WHAT IS ASKED | Print all of the data exactly.

Scene-based reasoning records
▬▬▬

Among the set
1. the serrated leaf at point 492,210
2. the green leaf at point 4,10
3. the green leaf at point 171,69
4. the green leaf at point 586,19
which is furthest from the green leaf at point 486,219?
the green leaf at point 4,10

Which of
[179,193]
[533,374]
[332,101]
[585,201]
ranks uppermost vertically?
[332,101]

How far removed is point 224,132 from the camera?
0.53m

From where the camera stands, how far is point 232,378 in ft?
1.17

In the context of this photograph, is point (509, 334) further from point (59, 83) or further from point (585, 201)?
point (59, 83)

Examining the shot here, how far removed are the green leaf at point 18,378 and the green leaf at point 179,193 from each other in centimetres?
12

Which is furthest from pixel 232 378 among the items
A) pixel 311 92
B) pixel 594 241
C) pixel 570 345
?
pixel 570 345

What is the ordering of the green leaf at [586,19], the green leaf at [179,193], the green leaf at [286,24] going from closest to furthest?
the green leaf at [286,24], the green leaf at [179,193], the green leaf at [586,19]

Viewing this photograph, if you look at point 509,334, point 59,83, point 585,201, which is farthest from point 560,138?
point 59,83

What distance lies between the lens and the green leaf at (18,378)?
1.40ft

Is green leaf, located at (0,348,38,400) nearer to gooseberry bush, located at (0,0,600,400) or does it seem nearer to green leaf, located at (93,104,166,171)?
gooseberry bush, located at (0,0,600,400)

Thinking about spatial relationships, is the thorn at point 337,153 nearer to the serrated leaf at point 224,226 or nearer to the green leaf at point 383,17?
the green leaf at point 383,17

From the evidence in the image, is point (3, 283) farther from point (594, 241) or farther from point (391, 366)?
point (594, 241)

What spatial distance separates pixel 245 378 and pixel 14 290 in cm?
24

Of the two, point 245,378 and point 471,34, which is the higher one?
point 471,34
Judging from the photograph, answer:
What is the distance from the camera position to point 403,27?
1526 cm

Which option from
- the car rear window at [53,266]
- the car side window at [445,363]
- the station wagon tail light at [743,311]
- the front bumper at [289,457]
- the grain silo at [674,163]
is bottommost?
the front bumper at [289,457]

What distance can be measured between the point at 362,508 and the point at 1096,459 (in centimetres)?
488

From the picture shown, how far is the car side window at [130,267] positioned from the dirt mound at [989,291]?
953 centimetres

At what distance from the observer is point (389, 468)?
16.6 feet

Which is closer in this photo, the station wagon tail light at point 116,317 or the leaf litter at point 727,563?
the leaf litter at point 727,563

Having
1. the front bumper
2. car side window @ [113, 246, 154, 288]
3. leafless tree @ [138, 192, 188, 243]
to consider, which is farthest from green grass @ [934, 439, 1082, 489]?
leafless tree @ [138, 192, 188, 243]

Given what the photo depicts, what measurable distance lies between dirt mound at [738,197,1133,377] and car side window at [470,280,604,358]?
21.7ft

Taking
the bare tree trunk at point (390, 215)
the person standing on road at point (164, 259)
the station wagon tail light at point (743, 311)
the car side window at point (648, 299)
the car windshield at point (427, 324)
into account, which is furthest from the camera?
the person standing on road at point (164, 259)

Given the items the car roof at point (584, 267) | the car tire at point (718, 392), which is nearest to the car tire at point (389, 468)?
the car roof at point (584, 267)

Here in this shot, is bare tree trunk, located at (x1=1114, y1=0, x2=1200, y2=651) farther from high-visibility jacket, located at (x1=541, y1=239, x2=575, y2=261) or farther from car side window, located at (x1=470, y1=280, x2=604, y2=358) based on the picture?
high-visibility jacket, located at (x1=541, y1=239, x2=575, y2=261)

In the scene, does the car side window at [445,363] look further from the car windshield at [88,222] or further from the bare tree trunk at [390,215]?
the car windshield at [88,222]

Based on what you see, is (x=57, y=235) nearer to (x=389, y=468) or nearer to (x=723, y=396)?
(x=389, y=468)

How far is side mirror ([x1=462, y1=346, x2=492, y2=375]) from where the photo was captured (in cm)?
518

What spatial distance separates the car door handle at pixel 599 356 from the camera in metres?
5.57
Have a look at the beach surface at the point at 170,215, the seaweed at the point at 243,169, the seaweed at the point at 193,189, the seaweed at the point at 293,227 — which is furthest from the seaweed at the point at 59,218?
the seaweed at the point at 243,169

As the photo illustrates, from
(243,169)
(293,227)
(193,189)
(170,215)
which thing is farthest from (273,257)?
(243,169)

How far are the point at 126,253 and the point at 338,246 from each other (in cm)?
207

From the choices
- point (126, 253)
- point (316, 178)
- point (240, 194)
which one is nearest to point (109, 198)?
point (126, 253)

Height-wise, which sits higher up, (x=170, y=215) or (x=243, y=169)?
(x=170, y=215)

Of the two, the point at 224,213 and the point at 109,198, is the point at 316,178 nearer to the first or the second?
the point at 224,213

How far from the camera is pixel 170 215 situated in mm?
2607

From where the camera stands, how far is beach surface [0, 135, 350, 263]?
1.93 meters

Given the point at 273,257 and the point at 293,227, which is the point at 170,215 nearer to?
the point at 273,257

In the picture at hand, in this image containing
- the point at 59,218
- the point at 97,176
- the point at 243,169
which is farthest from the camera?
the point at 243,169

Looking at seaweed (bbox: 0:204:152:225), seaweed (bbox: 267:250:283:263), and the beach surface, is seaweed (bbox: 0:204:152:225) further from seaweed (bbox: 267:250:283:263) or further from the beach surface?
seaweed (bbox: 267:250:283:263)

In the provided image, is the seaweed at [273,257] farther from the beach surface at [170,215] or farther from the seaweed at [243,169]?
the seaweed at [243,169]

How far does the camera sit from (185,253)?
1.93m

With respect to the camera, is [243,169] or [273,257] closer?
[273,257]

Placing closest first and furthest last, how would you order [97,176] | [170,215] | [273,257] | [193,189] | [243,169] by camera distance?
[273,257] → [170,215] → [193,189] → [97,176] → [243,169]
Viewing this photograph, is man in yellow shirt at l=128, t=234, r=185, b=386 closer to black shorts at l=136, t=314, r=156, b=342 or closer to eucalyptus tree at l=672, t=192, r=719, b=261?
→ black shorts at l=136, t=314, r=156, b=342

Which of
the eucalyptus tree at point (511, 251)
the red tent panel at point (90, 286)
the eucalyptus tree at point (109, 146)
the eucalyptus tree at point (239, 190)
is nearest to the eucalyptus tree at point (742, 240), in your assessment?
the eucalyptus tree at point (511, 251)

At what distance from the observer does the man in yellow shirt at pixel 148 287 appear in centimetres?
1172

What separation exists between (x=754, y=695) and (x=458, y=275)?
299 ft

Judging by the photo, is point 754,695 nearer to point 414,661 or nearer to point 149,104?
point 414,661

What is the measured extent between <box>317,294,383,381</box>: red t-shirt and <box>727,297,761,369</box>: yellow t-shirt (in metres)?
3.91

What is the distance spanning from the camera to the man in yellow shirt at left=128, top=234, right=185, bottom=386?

▬▬▬

RESULT FOR THIS EXERCISE |
Among the set
1. the serrated leaf at point 492,210
2. the green leaf at point 4,10
3. the green leaf at point 171,69
4. the green leaf at point 586,19
which is furthest from the green leaf at point 486,219?
the green leaf at point 4,10

Which of
[179,193]
[533,374]
[332,101]
[585,201]
ranks uppermost vertically?
[332,101]

How far removed is point 224,132 from the camera?
0.53m

From where the camera stands, how far is point 232,378 in ft?
1.17

In the context of this photograph, is point (509, 334) further from point (59, 83) or further from point (585, 201)?
point (59, 83)

Examining the shot here, how far removed are the green leaf at point 18,378 and the green leaf at point 179,193 from each other in centimetres?
12

Which is furthest from pixel 232 378 among the items
A) pixel 311 92
B) pixel 594 241
C) pixel 570 345
?
pixel 570 345

What is the ordering of the green leaf at [586,19], the green leaf at [179,193], the green leaf at [286,24] going from closest to furthest?
the green leaf at [286,24], the green leaf at [179,193], the green leaf at [586,19]

Viewing this photograph, if you look at point 509,334, point 59,83, point 585,201, which is farthest from point 560,138?
point 59,83

What distance lies between the lens and the green leaf at (18,378)?
1.40ft

Is green leaf, located at (0,348,38,400) nearer to gooseberry bush, located at (0,0,600,400) or does it seem nearer to green leaf, located at (93,104,166,171)?
gooseberry bush, located at (0,0,600,400)

Thinking about spatial relationships, is the thorn at point 337,153 nearer to the serrated leaf at point 224,226 or nearer to the green leaf at point 383,17?
the green leaf at point 383,17

From the evidence in the image, is point (3, 283) farther from point (594, 241) or farther from point (391, 366)?
point (594, 241)

What spatial distance separates pixel 245 378 and pixel 14 290 in cm?
24

Of the two, point 245,378 and point 471,34, which is the higher one?
point 471,34
Judging from the photograph, answer:
What is the distance from the camera position to point 403,27?
1526 cm

Which option from
- the car rear window at [53,266]
- the car side window at [445,363]
- the station wagon tail light at [743,311]
- the front bumper at [289,457]
- the grain silo at [674,163]
is bottommost?
the front bumper at [289,457]

What distance can be measured between the point at 362,508 and the point at 1096,459 (in centimetres)?
488

From the picture shown, how far is the car side window at [130,267] positioned from the dirt mound at [989,291]?
953 centimetres

At what distance from the observer is point (389, 468)?
16.6 feet

Which is closer in this photo, the station wagon tail light at point 116,317 or the leaf litter at point 727,563?
the leaf litter at point 727,563

Having
1. the front bumper
2. car side window @ [113, 246, 154, 288]
3. leafless tree @ [138, 192, 188, 243]
to consider, which is farthest from green grass @ [934, 439, 1082, 489]?
leafless tree @ [138, 192, 188, 243]

Given what the photo depicts, what measurable distance lies between dirt mound at [738,197,1133,377] and car side window at [470,280,604,358]?
21.7ft

Taking
the bare tree trunk at point (390, 215)
the person standing on road at point (164, 259)
the station wagon tail light at point (743, 311)
the car side window at point (648, 299)
the car windshield at point (427, 324)
into account, which is furthest from the camera?
the person standing on road at point (164, 259)

Given the items the car roof at point (584, 267) | the car tire at point (718, 392), which is nearest to the car tire at point (389, 468)?
the car roof at point (584, 267)

Here in this shot, is bare tree trunk, located at (x1=1114, y1=0, x2=1200, y2=651) farther from high-visibility jacket, located at (x1=541, y1=239, x2=575, y2=261) or farther from car side window, located at (x1=470, y1=280, x2=604, y2=358) based on the picture?
high-visibility jacket, located at (x1=541, y1=239, x2=575, y2=261)

In the scene, does the car side window at [445,363] look further from the car windshield at [88,222] or further from the bare tree trunk at [390,215]?
the car windshield at [88,222]

Based on what you see, is (x=57, y=235) nearer to (x=389, y=468) or nearer to (x=723, y=396)?
(x=389, y=468)

How far is side mirror ([x1=462, y1=346, x2=492, y2=375]) from where the photo was captured (in cm)?
518

What spatial distance separates the car door handle at pixel 599 356 from the camera in metres?
5.57
Have a look at the beach surface at the point at 170,215, the seaweed at the point at 243,169, the seaweed at the point at 193,189, the seaweed at the point at 293,227 — which is furthest from the seaweed at the point at 59,218?
the seaweed at the point at 243,169

As the photo illustrates, from
(243,169)
(293,227)
(193,189)
(170,215)
which thing is farthest from (273,257)?
(243,169)

How far are the point at 126,253 and the point at 338,246 from each other (in cm)?
207

From the choices
- point (126, 253)
- point (316, 178)
- point (240, 194)
which one is nearest to point (109, 198)?
point (126, 253)

Height-wise, which sits higher up, (x=170, y=215) or (x=243, y=169)?
(x=170, y=215)

Of the two, the point at 224,213 and the point at 109,198, is the point at 316,178 nearer to the first or the second?
the point at 224,213

How far from the camera is pixel 170 215 situated in mm?
2607

From where the camera stands, how far is beach surface [0, 135, 350, 263]?
1.93 meters

Given the point at 273,257 and the point at 293,227, which is the point at 170,215 nearer to?
the point at 273,257

In the picture at hand, in this image containing
- the point at 59,218
- the point at 97,176
- the point at 243,169
which is farthest from the camera?
the point at 243,169

Looking at seaweed (bbox: 0:204:152:225), seaweed (bbox: 267:250:283:263), and the beach surface, is seaweed (bbox: 0:204:152:225) further from seaweed (bbox: 267:250:283:263) or further from the beach surface?
seaweed (bbox: 267:250:283:263)

In the provided image, is the seaweed at [273,257] farther from the beach surface at [170,215] or farther from the seaweed at [243,169]?
the seaweed at [243,169]

How far does the camera sit from (185,253)?
1.93m

With respect to the camera, is [243,169] or [273,257] closer?
[273,257]

Placing closest first and furthest last, how would you order [97,176] | [170,215] | [273,257] | [193,189] | [243,169] by camera distance?
[273,257] → [170,215] → [193,189] → [97,176] → [243,169]
Viewing this photograph, is man in yellow shirt at l=128, t=234, r=185, b=386 closer to black shorts at l=136, t=314, r=156, b=342 or closer to eucalyptus tree at l=672, t=192, r=719, b=261?
→ black shorts at l=136, t=314, r=156, b=342

Which of
the eucalyptus tree at point (511, 251)
the red tent panel at point (90, 286)
the eucalyptus tree at point (109, 146)
the eucalyptus tree at point (239, 190)
is nearest to the eucalyptus tree at point (742, 240), in your assessment?
the eucalyptus tree at point (511, 251)

At what distance from the observer does the man in yellow shirt at pixel 148 287 appear in centimetres?
1172

What separation exists between (x=754, y=695) and (x=458, y=275)?
299 ft

Judging by the photo, is point 754,695 nearer to point 414,661 or nearer to point 149,104?
point 414,661

What is the measured extent between <box>317,294,383,381</box>: red t-shirt and <box>727,297,761,369</box>: yellow t-shirt (in metres)?
3.91

What is the distance spanning from the camera to the man in yellow shirt at left=128, top=234, right=185, bottom=386?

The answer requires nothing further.